Jodorowsky leva sua psicomagia à MUBI

Jodorowsky leva sua psicomagia à MUBI

Rodrigo Fonseca

23 de dezembro de 2020 | 11h11

Rodrigo Fonseca
Triando potenciais presentes de Natal para quadrinhófilos, o site francês BDFugue sinalizou o lançamento de “Jodorowsky 90 ans – coffret tome 4”, uma coletânea de trabalhos assinados pelo escritor, cineasta, ator, tarólogo e xamã chileno Alejandro Jodorowsky, que nonagenou em 17 de fevereiro de 2019. Constam desse pacotão “Les Technopères”, “Final Incal”; “Après l’Incal”; “Castaka”; “Les Armes du Méta-Baron”; “Les Larmes d’Or”; e o colossal “Bouncer”. Livrarias de toda a Europa, sobretudo as especializadas em HQs, estão abarrotando suas estantes com seus álbuns best-sellers, sobretudo “The Sons of El Topo”, escrito por ele e ilustrado por José Ladrönn, de carona nas polêmicas desse multiartista em relação à indústria cultural. Recentemente, ele, que esboçou fazer uma adaptação de “Duna” há cerca de quatro décadas, soltou o verbo contra o trailer da atual versão do livro de Frank Herbert (1920–1986), pilotada por Denis Villeneuve, considerando-a mero caça-níqueis. Em novembro, no Brasil, o 7º Festival Internacional Cinema & Transcendência trouxe para a rede CCBB o último longa-metragem dirigido por Jodorowsky, o documentário “Psicomagia – a arte da cura”, sobre uma “ciência xamânica” desenvolvida por ele a partir de uma percepção de paradoxos. “O modo de um indivíduo fazer as pazes com seus desejos é converter seus medos, entre eles a timidez, em potência, celebrando a diferença.

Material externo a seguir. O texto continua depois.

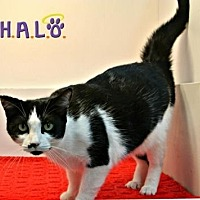 Domestic Shorthair Cat for adoption in Sebastian, Florida - Ebony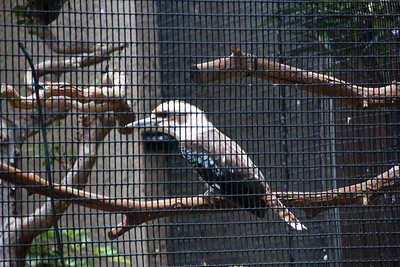 Kookaburra, Dcelo novaeguineae, at Honolulu Zoo, Oahu, Hawaii
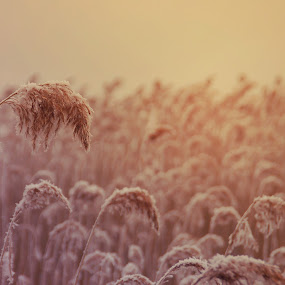 Reeds by Kajsa Karlsson - Nature Up Close Leaves & Grasses ( sweden, winter, ice, snow, pink, yellow, reeds, sun, the mood factory, mood, lighting, sassy, colored, colorful, scenic, artificial, lights, scents, senses, hot pink, confident, fun, mood factory ,  )
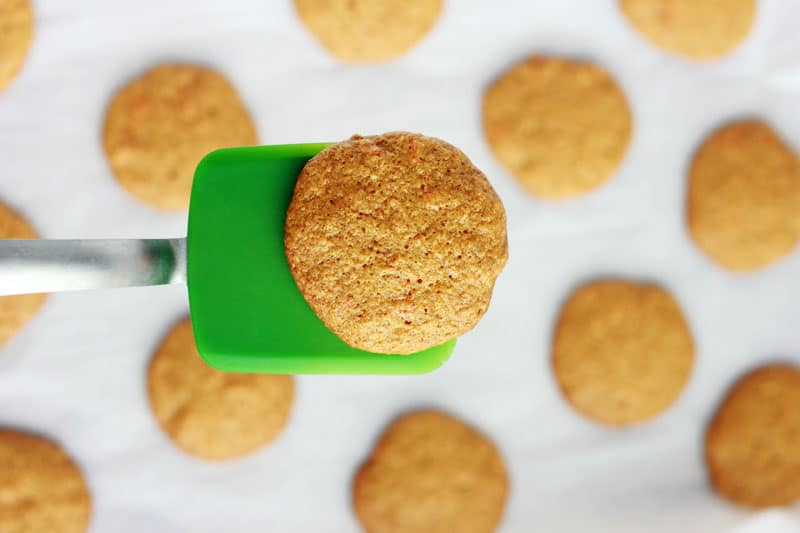 Baked cookie on spatula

Se você tem problema com o próximo, viva como o próximo, para ter uma noção de quem ele é”, disse o cineasta em entrevista ao P de Pop, em Cannes, em 2018, quando passou em revista seus filmes mais consagrados. Sua obra-prima, o western metafísico “El Topo” (1970), acaba de entrar para o streaminguesfera, no menu da MUBI, cuja curadoria humanizada, de âmbito global, é coordenada no Brasil por Juliana Barbieri.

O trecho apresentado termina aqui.